The phrase “fair chase” has a very specific meaning in the hunting world.  The Boone and Crockett Club defines it as “the ethical, sportsmanlike, and lawful pursuit and taking of any free-ranging wild, native North American big-game animal in a manner that does not give the hunter an improper advantage over such animals.”
Last November, a Colorado “hunter” tracked a black bear to its den, where it was likely preparing to hibernate for the winter, then shot it in the den. Such an act, although not currently illegal, is an unfortunate example of excessively poor judgment and a complete lack of fair chase ethics, and Colorado Backcountry Hunters and Anglers fully supports the state Wildlife Commission’s plans to draft a rule banning the hunting of bears in dens.
The Boone and Crockett Club was founded in 1887 by Theodore Roosevelt and his hunting buddies. Fifteen years later (when Roosevelt was president), after an unproductive outing for black bear in Mississippi, one of the guides ran down a bear with dogs, then dragged the creature into camp for Roosevelt to shoot. He declined in disgust, explaining the principles of fair chase.
Roosevelt understood that an ethical hunter is a person that knows and respects the animals hunted, follows the law, and behaves in a way that will satisfy what society expects of him or her as a hunter. That was clearly not the case in this unfortunate bear-killing incident.  As Scott Limmer, a regional director for the Colorado Outfitters Association said, “We don’t go out and hunt bears in dens. It’s just not done.”
David Lien, Co-chairman
Backcountry Hunters and Anglers
Colorado Springs


Grand Junction needs
more seafood eateries

I have lived in Grand Junction since 1956 and have seen a lot of changes occur — some good, some bad.

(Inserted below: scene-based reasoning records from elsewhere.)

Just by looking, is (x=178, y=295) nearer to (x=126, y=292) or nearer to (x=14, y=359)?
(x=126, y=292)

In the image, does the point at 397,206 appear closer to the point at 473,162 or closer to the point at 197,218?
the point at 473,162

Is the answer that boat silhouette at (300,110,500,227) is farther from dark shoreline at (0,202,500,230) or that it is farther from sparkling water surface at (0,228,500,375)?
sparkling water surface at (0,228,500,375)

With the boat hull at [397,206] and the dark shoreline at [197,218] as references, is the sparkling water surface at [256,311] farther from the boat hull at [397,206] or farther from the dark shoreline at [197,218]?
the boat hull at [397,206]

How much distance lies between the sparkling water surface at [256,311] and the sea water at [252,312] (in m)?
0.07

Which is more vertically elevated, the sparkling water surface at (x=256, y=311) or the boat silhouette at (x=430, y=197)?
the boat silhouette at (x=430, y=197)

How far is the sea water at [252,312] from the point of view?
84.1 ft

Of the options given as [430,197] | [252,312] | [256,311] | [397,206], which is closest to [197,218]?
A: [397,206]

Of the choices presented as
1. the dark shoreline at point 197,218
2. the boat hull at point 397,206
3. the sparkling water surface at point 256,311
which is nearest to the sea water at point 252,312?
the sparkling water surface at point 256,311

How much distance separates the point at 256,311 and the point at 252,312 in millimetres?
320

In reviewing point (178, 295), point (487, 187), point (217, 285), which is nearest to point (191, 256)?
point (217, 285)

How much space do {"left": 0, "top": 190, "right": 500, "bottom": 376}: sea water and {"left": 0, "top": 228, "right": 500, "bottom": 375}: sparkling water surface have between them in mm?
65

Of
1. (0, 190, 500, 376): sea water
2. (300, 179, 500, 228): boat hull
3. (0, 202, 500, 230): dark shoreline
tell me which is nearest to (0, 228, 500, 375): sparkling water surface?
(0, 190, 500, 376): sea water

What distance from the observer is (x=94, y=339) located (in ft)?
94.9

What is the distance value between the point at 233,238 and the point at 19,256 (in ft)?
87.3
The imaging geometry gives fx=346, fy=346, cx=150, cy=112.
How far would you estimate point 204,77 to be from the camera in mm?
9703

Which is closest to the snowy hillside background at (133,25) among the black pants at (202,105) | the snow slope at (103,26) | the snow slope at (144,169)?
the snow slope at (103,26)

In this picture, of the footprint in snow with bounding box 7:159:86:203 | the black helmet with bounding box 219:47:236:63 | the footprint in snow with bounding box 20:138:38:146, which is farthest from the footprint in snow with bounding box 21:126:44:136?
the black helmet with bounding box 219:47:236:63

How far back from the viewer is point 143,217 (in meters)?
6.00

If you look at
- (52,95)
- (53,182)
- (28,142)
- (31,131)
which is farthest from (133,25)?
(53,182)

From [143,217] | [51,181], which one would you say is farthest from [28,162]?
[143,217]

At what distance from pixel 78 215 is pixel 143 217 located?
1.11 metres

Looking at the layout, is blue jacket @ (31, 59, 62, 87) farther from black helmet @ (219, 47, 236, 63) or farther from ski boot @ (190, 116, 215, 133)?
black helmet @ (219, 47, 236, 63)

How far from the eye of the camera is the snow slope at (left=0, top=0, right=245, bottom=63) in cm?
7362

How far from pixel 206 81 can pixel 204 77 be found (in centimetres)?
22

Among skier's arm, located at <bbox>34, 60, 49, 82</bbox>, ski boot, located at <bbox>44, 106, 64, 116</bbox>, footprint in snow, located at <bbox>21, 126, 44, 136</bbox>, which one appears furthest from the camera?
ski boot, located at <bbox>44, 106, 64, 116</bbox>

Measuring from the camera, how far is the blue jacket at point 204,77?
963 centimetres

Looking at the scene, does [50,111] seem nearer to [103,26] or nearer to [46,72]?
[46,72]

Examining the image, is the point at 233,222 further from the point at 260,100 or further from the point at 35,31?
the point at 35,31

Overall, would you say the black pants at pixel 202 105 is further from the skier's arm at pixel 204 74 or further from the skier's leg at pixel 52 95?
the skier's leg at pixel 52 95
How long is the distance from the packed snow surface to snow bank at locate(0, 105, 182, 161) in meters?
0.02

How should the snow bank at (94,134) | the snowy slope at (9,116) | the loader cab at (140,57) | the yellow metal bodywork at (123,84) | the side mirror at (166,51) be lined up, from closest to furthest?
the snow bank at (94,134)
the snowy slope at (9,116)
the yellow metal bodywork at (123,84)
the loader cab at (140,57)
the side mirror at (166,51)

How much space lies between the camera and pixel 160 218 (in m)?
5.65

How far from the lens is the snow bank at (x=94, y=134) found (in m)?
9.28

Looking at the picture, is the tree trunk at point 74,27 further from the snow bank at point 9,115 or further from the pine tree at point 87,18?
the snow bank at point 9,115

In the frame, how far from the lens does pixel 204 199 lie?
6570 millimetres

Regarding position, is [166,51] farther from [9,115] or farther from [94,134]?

One thing I don’t understand is this: How can a city of this size not have more than one fish restaurant? We have enough Asian and Mexican places. Let’s get at least one or two more fish establishments in this town!
Sally Painter
Grand Junction


Green project are not
really so cost-effective

When I read in the Jan. 9 edition of The Daily Sentinel the headline, “Energy efficient projects good for the bottom line and the environment,” I immediately wondered how thoroughly that encouraging headline would be supported in the body of the article. Not very well, I am afraid!

Palisade Pharmacy’s solar-powered installation cost $70,000, and the article states it will pay for itself in four years. However, two-thirds of the cost was subsidized by government. Without that, actually, it would take 12 years for the operation to become cost-effective.

Will the cost of maintenance, repair and replacement over 12 years still make it, truly, cost effective? What was the cost to the environment of the rare-earth elements used in construction, mostly mined in the most polluted country on earth, China? What is the morality of a farmer in Topeka and a shopkeeper in Tallahassee paying to reduce the cost of electricity to a pharmacy in Palisade?

One has to believe in the unlikely theory that an increase in our atmosphere of a few parts per million of carbon dioxide has a significant impact on our climate to even think in these terms.

I have absolutely no objection to people surrounding themselves with green technology, some that actually may be cost effective, but please, don’t make the rest of us pay for your fantasy that you are saving the planet.